If everything went OK, librwkv.so (Linux) or librwkv.dylib (MacOS) file should appear in the base repo folder.

Linux / MacOS + cuBLAS

cmake . -DRWKV_CUBLAS=ON
cmake --build . --config Release

If everything went OK, librwkv.so (Linux) or librwkv.dylib (MacOS) file should appear in the base repo folder.

3. Get an RWKV model

Requirements: Python 3.x with PyTorch.

First, download a model from Hugging Face like this one.

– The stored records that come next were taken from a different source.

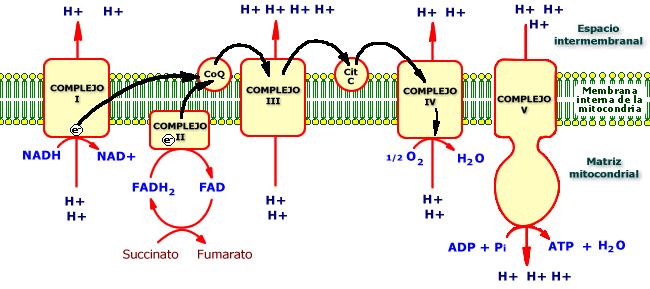 Ciclo De Krebs Ciclo De Krebs Biologia Molecular Y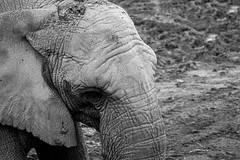 IMG_1480-2s (K-pyrow) Tags: elephant zoo beauval noir et blanc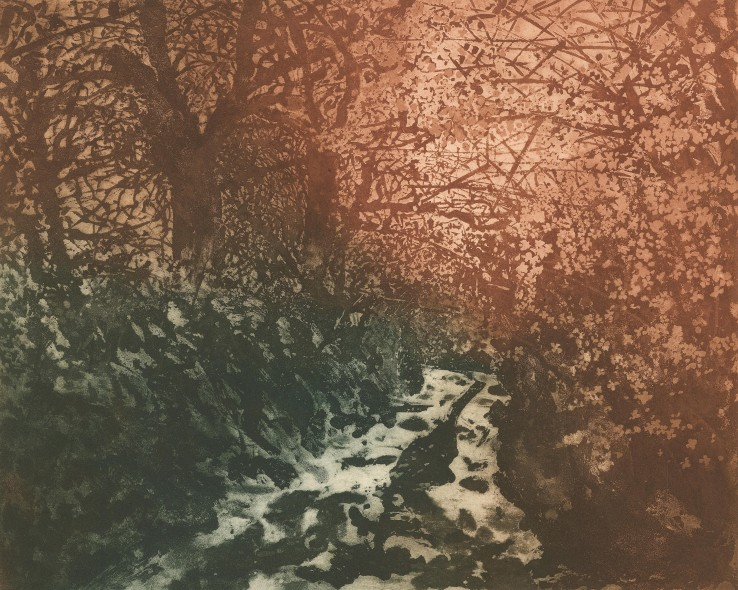 Norman Stevens ARA  The Darkling Thrush, 1976  Etching and aquatint  44 x 54 cm  A trial colour proof, before the edition of  Signed, dated and inscribed below image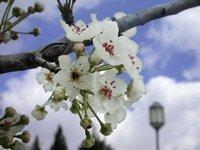 Завтра на Закарпатье ожидается 20-23° тепла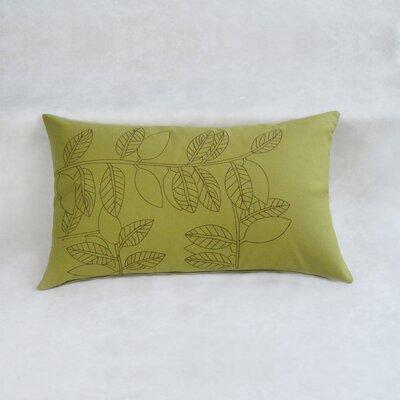 Gayagoy Boudoir Decorative 100% Cotton Pillow Cover Color: Green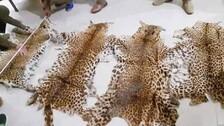 Seven Arrested With Seizure Of Nine Tiger Skins In Two Days In Kalahandi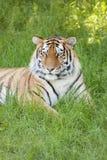 męski portret profilu tygrysa gapienia się Obrazy Stock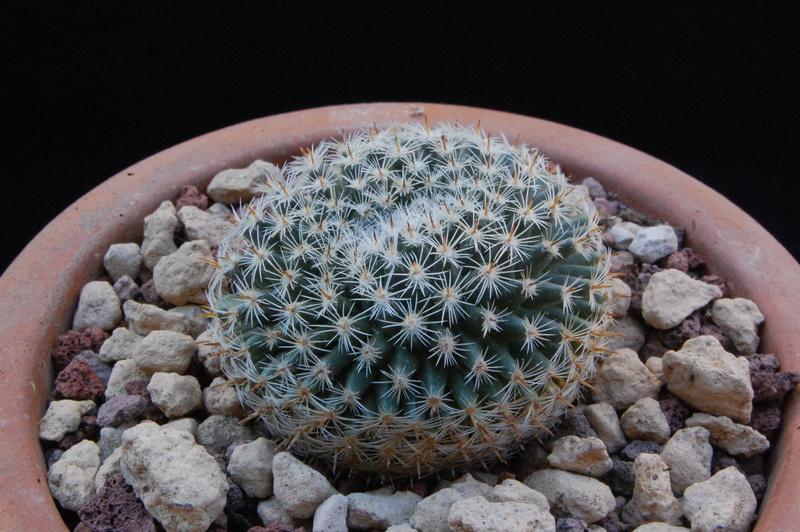 Mammillaria perbella 9285-210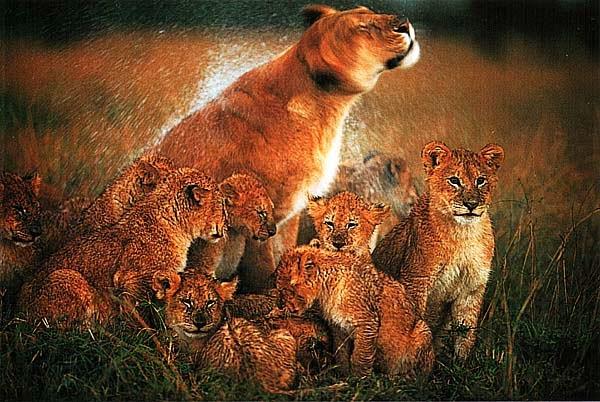 Львица, трясущая головой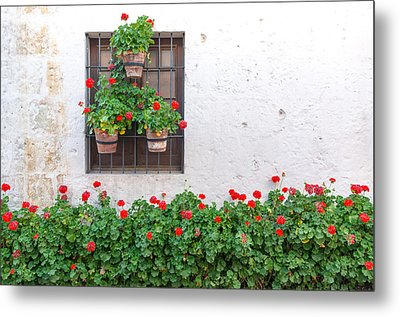 White Wall And Red Flowers Metal Print by Jess Kraft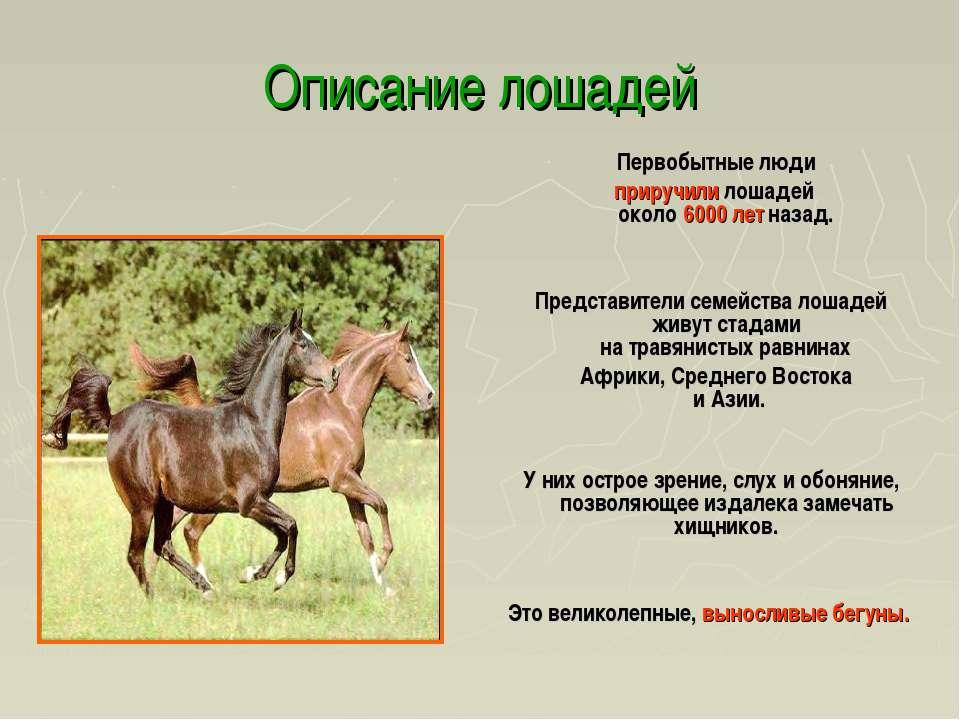 Описание лошадей Первобытные люди приручили лошадей около 6000 лет назад. Пре...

Second, convert it into rwkv.cpp format using following commands:

# Windows
python python\convert_pytorch_to_ggml.py C:\RWKV-4-Pile-169M-20220807-8023.pth C:\rwkv.cpp-169M.bin FP16

# Linux / MacOS
python python/convert_pytorch_to_ggml.py ~/Downloads/RWKV-4-Pile-169M-20220807-8023.pth ~/Downloads/rwkv.cpp-169M.bin FP16

Optionally, quantize the model into one of quantized formats from the table above:

# Windows
python python\quantize.py C:\rwkv.cpp-169M.bin C:\rwkv.cpp-169M-Q5_1.bin Q5_1

# Linux / MacOS
python python/quantize.py ~/Downloads/rwkv.cpp-169M.bin ~/Downloads/rwkv.cpp-169M-Q5_1.bin Q5_1

4. Run the model

Using the command line

Requirements: Python 3.x with numpy. If using Pile or Raven models, tokenizers is also required.

To generate some text, run:

# Windows
python python\generate_completions.py C:\rwkv.cpp-169M-Q5_1.bin

# Linux / MacOS
python python/generate_completions.py ~/Downloads/rwkv.cpp-169M-Q5_1.bin

To chat with a bot, run:

# Windows
python python\chat_with_bot.py C:\rwkv.cpp-169M-Q5_1.bin

# Linux / MacOS
python python/chat_with_bot.py ~/Downloads/rwkv.cpp-169M-Q5_1.bin

Edit generate_completions.py or chat_with_bot.py to change prompts and sampling settings.

Using in your own code

The short and simple script inference_example.py demostrates the use of rwkv.cpp in Python.

To use rwkv.cpp in C/C++, include the header rwkv.h.

To use rwkv.cpp in any other language, see Bindings section below. If your language is missing, you can try to bind to the C API using the tooling provided by your language.

Bindings

These projects wrap rwkv.cpp for easier use in other languages/frameworks.

Golang: seasonjs/rwkv
Node.js: Atome-FE/llama-node

Compatibility

ggml moves fast, and can occasionally break compatibility with older file formats.

rwkv.cpp will attempt it's best to explain why a model file can't be loaded and what next steps are available to the user.

For reference only, here is a list of latest versions of rwkv.cpp that have supported older formats. No support will be provided for these versions.

Q4_2, old layout of quantized formats
- commit 3ca9c7f, release with prebuilt binaries
Q4_3, Q4_1_O
- commit c736ef5, release with prebuilt binaries

See also docs/FILE_FORMAT.md for version numbers of rwkv.cpp model files and their changelog.

Contributing

Please follow the code style described in docs/CODE_STYLE.md.